(WHAT YOU ARE ASKED TO DO):
Skip the images and return the records below exactly.

(LISTED RECORDS):
-*-*-

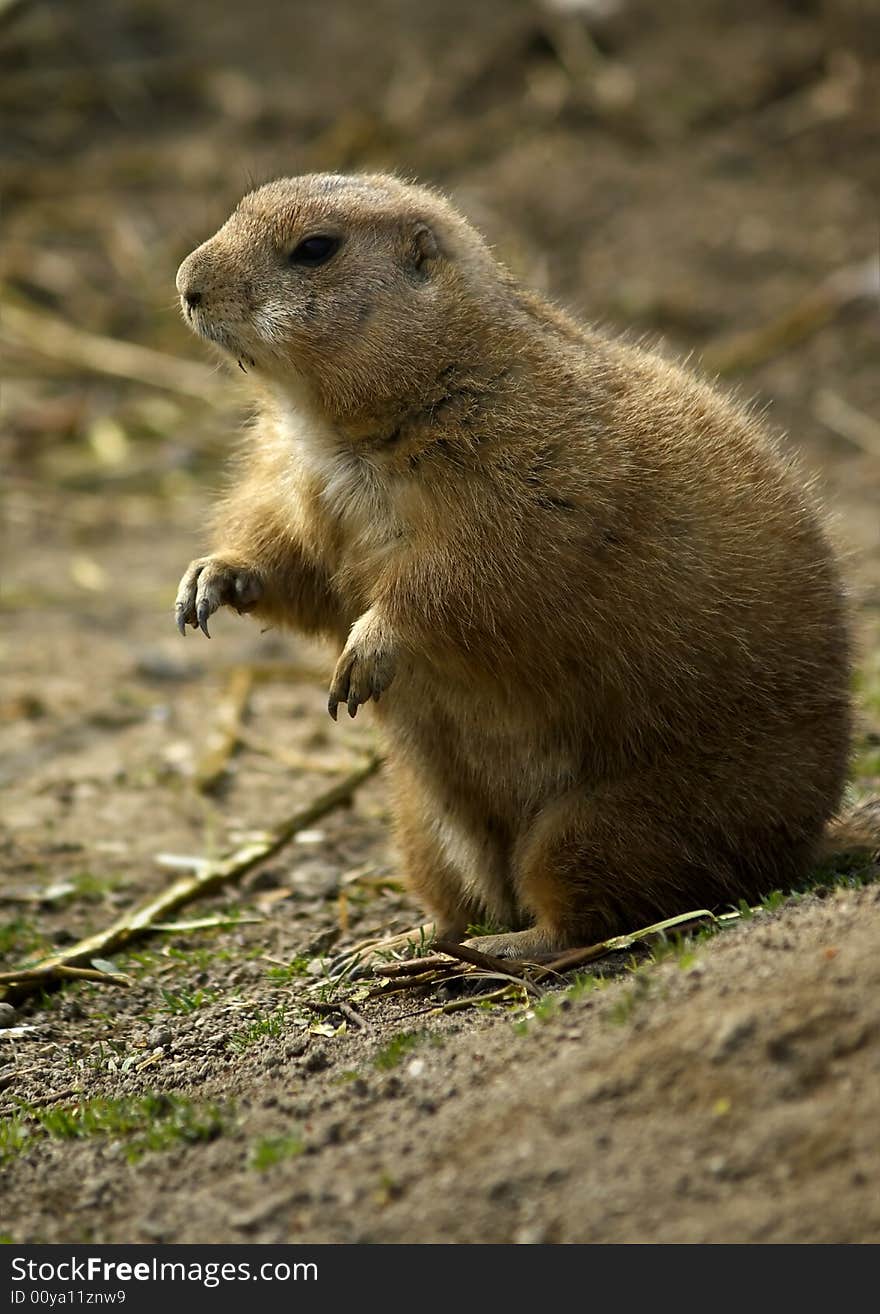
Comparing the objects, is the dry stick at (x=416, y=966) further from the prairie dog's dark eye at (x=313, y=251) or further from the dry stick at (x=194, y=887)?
the prairie dog's dark eye at (x=313, y=251)

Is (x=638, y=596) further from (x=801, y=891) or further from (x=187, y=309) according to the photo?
(x=187, y=309)

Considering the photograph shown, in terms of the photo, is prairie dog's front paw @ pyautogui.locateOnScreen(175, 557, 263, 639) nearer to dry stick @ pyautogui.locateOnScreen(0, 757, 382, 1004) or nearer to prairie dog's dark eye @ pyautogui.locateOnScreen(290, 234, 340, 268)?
prairie dog's dark eye @ pyautogui.locateOnScreen(290, 234, 340, 268)

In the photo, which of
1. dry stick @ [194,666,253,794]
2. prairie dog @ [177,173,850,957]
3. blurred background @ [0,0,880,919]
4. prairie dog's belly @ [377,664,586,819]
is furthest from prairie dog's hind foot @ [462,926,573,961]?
dry stick @ [194,666,253,794]

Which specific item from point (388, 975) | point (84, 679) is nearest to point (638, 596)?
point (388, 975)

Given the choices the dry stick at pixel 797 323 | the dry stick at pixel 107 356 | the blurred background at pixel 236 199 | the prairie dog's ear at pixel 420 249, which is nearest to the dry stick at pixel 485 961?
the prairie dog's ear at pixel 420 249

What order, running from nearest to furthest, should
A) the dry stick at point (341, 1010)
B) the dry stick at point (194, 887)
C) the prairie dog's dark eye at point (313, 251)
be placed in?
the dry stick at point (341, 1010)
the prairie dog's dark eye at point (313, 251)
the dry stick at point (194, 887)
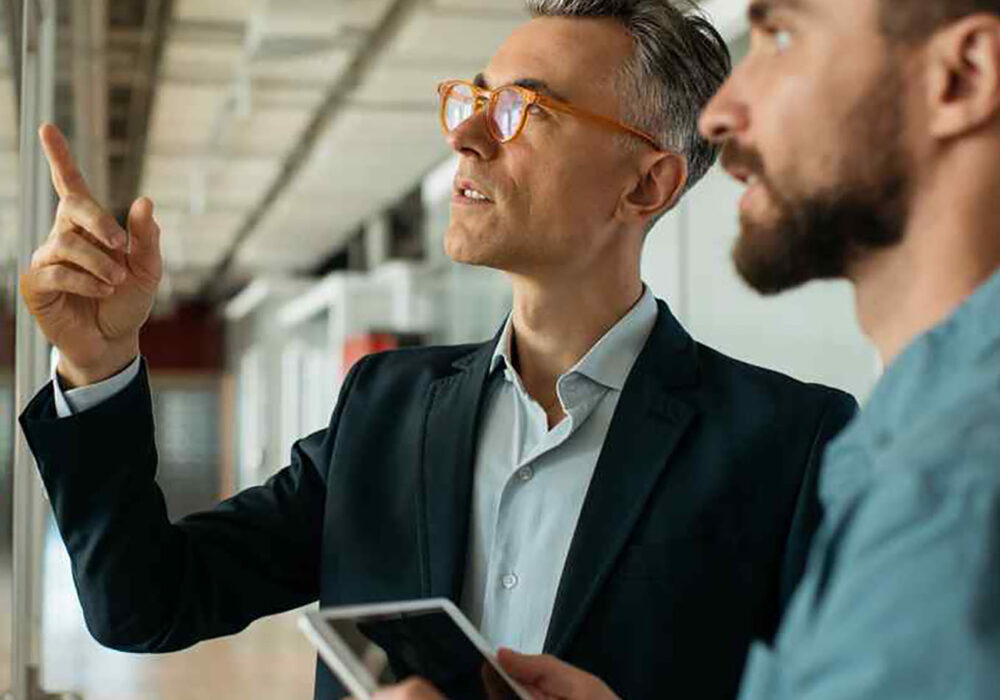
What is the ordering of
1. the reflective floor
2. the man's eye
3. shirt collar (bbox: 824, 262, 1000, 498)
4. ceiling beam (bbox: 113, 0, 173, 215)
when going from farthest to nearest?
the reflective floor < ceiling beam (bbox: 113, 0, 173, 215) < the man's eye < shirt collar (bbox: 824, 262, 1000, 498)

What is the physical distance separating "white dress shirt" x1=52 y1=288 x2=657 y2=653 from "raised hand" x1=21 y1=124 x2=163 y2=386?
0.04 meters

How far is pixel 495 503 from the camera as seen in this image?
1.95 meters

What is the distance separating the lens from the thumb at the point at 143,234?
181cm

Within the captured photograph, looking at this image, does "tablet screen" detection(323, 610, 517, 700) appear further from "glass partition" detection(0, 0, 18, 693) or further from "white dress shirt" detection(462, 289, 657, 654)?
"glass partition" detection(0, 0, 18, 693)

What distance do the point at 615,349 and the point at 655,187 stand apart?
0.32m

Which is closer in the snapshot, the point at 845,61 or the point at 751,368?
the point at 845,61

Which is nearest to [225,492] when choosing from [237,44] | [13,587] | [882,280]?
[237,44]

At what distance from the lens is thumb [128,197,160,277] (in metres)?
1.81

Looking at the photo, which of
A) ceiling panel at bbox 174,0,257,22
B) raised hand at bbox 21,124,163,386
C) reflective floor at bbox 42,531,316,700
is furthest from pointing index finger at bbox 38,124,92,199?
reflective floor at bbox 42,531,316,700

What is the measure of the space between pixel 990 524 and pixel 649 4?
1410 mm

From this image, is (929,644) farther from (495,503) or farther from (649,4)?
(649,4)

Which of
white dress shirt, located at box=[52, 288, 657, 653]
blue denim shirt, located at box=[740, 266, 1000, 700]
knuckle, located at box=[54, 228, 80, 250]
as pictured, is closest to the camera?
blue denim shirt, located at box=[740, 266, 1000, 700]

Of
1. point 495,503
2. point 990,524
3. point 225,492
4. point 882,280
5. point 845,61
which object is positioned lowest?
point 225,492

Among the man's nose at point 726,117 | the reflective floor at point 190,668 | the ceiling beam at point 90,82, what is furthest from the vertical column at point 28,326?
the reflective floor at point 190,668
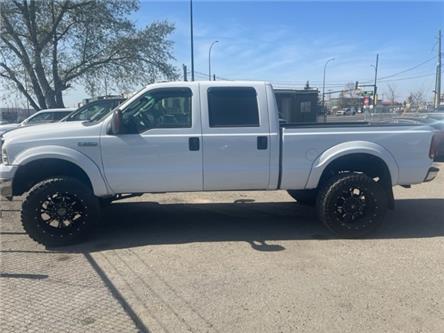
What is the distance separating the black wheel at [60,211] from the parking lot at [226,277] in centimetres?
20

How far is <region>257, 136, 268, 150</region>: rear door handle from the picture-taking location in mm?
5297

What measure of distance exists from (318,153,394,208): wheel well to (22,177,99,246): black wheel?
3042mm

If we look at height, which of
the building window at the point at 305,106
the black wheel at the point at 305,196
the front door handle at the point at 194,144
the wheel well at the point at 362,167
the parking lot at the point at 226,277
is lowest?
the parking lot at the point at 226,277

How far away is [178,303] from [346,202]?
9.13 ft

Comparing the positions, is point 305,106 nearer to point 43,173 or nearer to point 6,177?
point 43,173

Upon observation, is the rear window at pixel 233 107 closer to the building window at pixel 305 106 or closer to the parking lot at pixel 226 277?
the parking lot at pixel 226 277

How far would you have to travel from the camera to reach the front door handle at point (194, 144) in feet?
17.1

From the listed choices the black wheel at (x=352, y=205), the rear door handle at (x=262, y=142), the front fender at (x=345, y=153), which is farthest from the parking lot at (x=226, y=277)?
the rear door handle at (x=262, y=142)

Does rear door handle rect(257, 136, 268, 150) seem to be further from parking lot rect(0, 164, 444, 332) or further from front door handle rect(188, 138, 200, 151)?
parking lot rect(0, 164, 444, 332)

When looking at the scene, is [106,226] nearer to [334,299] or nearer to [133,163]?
[133,163]

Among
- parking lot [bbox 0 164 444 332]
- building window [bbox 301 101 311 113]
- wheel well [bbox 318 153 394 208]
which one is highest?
building window [bbox 301 101 311 113]

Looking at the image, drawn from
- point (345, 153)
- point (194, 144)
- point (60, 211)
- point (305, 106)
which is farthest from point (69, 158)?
point (305, 106)

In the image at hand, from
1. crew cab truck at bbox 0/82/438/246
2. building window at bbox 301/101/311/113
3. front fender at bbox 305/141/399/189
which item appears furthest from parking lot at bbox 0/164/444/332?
building window at bbox 301/101/311/113

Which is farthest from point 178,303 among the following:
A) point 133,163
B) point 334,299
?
point 133,163
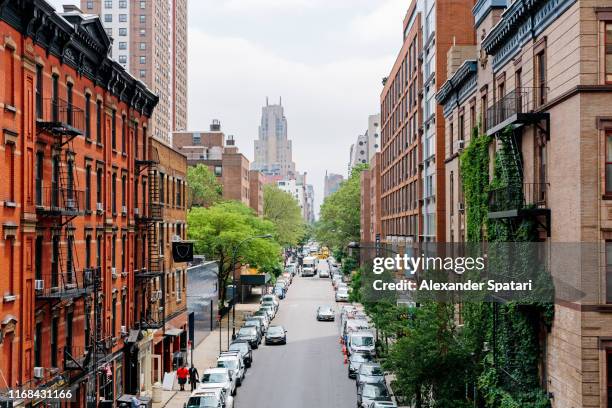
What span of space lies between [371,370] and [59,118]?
1998 cm

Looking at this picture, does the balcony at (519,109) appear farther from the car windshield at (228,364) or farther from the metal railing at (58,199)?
the car windshield at (228,364)

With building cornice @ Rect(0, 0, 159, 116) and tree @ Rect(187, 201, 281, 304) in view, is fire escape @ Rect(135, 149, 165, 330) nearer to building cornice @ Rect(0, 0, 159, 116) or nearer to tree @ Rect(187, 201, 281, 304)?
building cornice @ Rect(0, 0, 159, 116)

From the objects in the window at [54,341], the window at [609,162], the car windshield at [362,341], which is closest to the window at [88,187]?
the window at [54,341]

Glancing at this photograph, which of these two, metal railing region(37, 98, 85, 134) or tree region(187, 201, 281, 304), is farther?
tree region(187, 201, 281, 304)

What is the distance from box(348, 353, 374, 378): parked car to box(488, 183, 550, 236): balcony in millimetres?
18854

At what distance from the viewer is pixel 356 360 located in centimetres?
4409

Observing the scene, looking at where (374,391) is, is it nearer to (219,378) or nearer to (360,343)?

-*-*-

(EXERCISE ANSWER):
Comparing the objects, is the dry stick at (x=416, y=966) further from the prairie dog's dark eye at (x=313, y=251) or further from the dry stick at (x=194, y=887)?
the prairie dog's dark eye at (x=313, y=251)

Is (x=638, y=596) further from (x=801, y=891) or further from (x=187, y=309) according to the photo?
(x=187, y=309)

Considering the photograph shown, in terms of the photo, is prairie dog's front paw @ pyautogui.locateOnScreen(175, 557, 263, 639) nearer to dry stick @ pyautogui.locateOnScreen(0, 757, 382, 1004) or nearer to prairie dog's dark eye @ pyautogui.locateOnScreen(290, 234, 340, 268)?
prairie dog's dark eye @ pyautogui.locateOnScreen(290, 234, 340, 268)

In the photo, which of
1. dry stick @ [194,666,253,794]
2. prairie dog @ [177,173,850,957]
3. blurred background @ [0,0,880,919]
4. prairie dog's belly @ [377,664,586,819]
is furthest from prairie dog's hind foot @ [462,926,573,961]?
dry stick @ [194,666,253,794]

Which specific item from point (388, 975) | point (84, 679) is nearest to point (638, 596)?
point (388, 975)

Given the choices the dry stick at pixel 797 323 | the dry stick at pixel 107 356 | the blurred background at pixel 236 199 | the prairie dog's ear at pixel 420 249, which is nearest to the dry stick at pixel 485 961?
the prairie dog's ear at pixel 420 249

What order, running from nearest to furthest, should
A) the dry stick at point (341, 1010)
B) the dry stick at point (194, 887)
C) the prairie dog's dark eye at point (313, 251)
be placed in?
the dry stick at point (341, 1010)
the prairie dog's dark eye at point (313, 251)
the dry stick at point (194, 887)
What is the ordering of
1. the reflective floor
2. the man's eye
3. shirt collar (bbox: 824, 262, 1000, 498)
4. ceiling beam (bbox: 113, 0, 173, 215)
when going from farthest to nearest?
the reflective floor < ceiling beam (bbox: 113, 0, 173, 215) < the man's eye < shirt collar (bbox: 824, 262, 1000, 498)

What is the physical distance separating "white dress shirt" x1=52 y1=288 x2=657 y2=653 from "raised hand" x1=21 y1=124 x2=163 y2=386?
0.04 meters

How far is pixel 495 503 from the camera as seen in this image?
1.95 meters

What is the distance separating the lens from the thumb at the point at 143,234?
181cm

Within the captured photograph, looking at this image, does "tablet screen" detection(323, 610, 517, 700) appear further from "glass partition" detection(0, 0, 18, 693) or further from "white dress shirt" detection(462, 289, 657, 654)?
"glass partition" detection(0, 0, 18, 693)

What distance do the point at 615,349 and the point at 655,187 stand apart?
0.32m

Which is closer in the snapshot, the point at 845,61 or the point at 751,368?
the point at 845,61

Which is nearest to [225,492] when choosing from [237,44] | [13,587] | [882,280]?
[237,44]

At what distance from the lens is thumb [128,197,160,277] (in metres)?
1.81

Looking at the photo, which of
A) ceiling panel at bbox 174,0,257,22
B) raised hand at bbox 21,124,163,386
C) reflective floor at bbox 42,531,316,700
is furthest from pointing index finger at bbox 38,124,92,199?
reflective floor at bbox 42,531,316,700

What is the measure of the space between pixel 990 524 and pixel 649 4?
1410 mm

From this image, is (929,644) farther from (495,503) or farther from (649,4)?
(649,4)

Which of
white dress shirt, located at box=[52, 288, 657, 653]
blue denim shirt, located at box=[740, 266, 1000, 700]
knuckle, located at box=[54, 228, 80, 250]
as pictured, is closest to the camera?
blue denim shirt, located at box=[740, 266, 1000, 700]

Of
1. point 495,503
2. point 990,524
3. point 225,492
4. point 882,280
5. point 845,61
which object is positioned lowest?
point 225,492

Among the man's nose at point 726,117 | the reflective floor at point 190,668 | the ceiling beam at point 90,82, what is furthest from the vertical column at point 28,326?
the reflective floor at point 190,668
What is the distance separating the black wheel at [60,211] from the parking lot at [226,277] in centimetres?
20

How far is <region>257, 136, 268, 150</region>: rear door handle from the picture-taking location in mm?
5297

What measure of distance exists from (318,153,394,208): wheel well to (22,177,99,246): black wheel?
3042mm

If we look at height, which of
the building window at the point at 305,106
the black wheel at the point at 305,196
the front door handle at the point at 194,144
the wheel well at the point at 362,167
the parking lot at the point at 226,277
is lowest?
the parking lot at the point at 226,277

How far away is [178,303] from [346,202]?
9.13 ft

Comparing the positions, is point 305,106 nearer to point 43,173 or nearer to point 6,177?
point 43,173

Upon observation, is the rear window at pixel 233 107 closer to the building window at pixel 305 106 or closer to the parking lot at pixel 226 277?
the parking lot at pixel 226 277

How far would you have to travel from the camera to reach the front door handle at point (194, 144) in feet?
17.1

From the listed choices the black wheel at (x=352, y=205), the rear door handle at (x=262, y=142), the front fender at (x=345, y=153), which is farthest from the parking lot at (x=226, y=277)?
the rear door handle at (x=262, y=142)

Does rear door handle rect(257, 136, 268, 150) seem to be further from parking lot rect(0, 164, 444, 332) or further from front door handle rect(188, 138, 200, 151)?
parking lot rect(0, 164, 444, 332)

When looking at the scene, is [106,226] nearer to [334,299] or nearer to [133,163]?
[133,163]

Among
- parking lot [bbox 0 164 444 332]
- building window [bbox 301 101 311 113]
- wheel well [bbox 318 153 394 208]
which one is highest?
building window [bbox 301 101 311 113]

Looking at the image, drawn from
- point (345, 153)
- point (194, 144)
- point (60, 211)
- point (305, 106)
which is farthest from point (69, 158)?
point (305, 106)

In the image at hand, from
1. crew cab truck at bbox 0/82/438/246
2. building window at bbox 301/101/311/113
3. front fender at bbox 305/141/399/189
which item appears furthest from parking lot at bbox 0/164/444/332?
building window at bbox 301/101/311/113

Which is farthest from point 178,303 among the following:
A) point 133,163
B) point 334,299
?
point 133,163
What span of space lies between [371,370] and [59,118]?
1998 cm

Looking at this picture, does the balcony at (519,109) appear farther from the car windshield at (228,364) or farther from the metal railing at (58,199)?
the car windshield at (228,364)

With building cornice @ Rect(0, 0, 159, 116) and tree @ Rect(187, 201, 281, 304) in view, is fire escape @ Rect(135, 149, 165, 330) nearer to building cornice @ Rect(0, 0, 159, 116) or nearer to tree @ Rect(187, 201, 281, 304)?
building cornice @ Rect(0, 0, 159, 116)

From the objects in the window at [54,341], the window at [609,162], the car windshield at [362,341], which is closest to the window at [88,187]?
the window at [54,341]

Glancing at this photograph, which of these two, metal railing region(37, 98, 85, 134) or tree region(187, 201, 281, 304), is farther?
tree region(187, 201, 281, 304)

What is the distance from box(348, 353, 374, 378): parked car to box(488, 183, 550, 236): balcony in millimetres?
18854

At what distance from the viewer is pixel 356 360 located in centimetres?
4409

Observing the scene, looking at where (374,391) is, is it nearer to (219,378) or nearer to (360,343)?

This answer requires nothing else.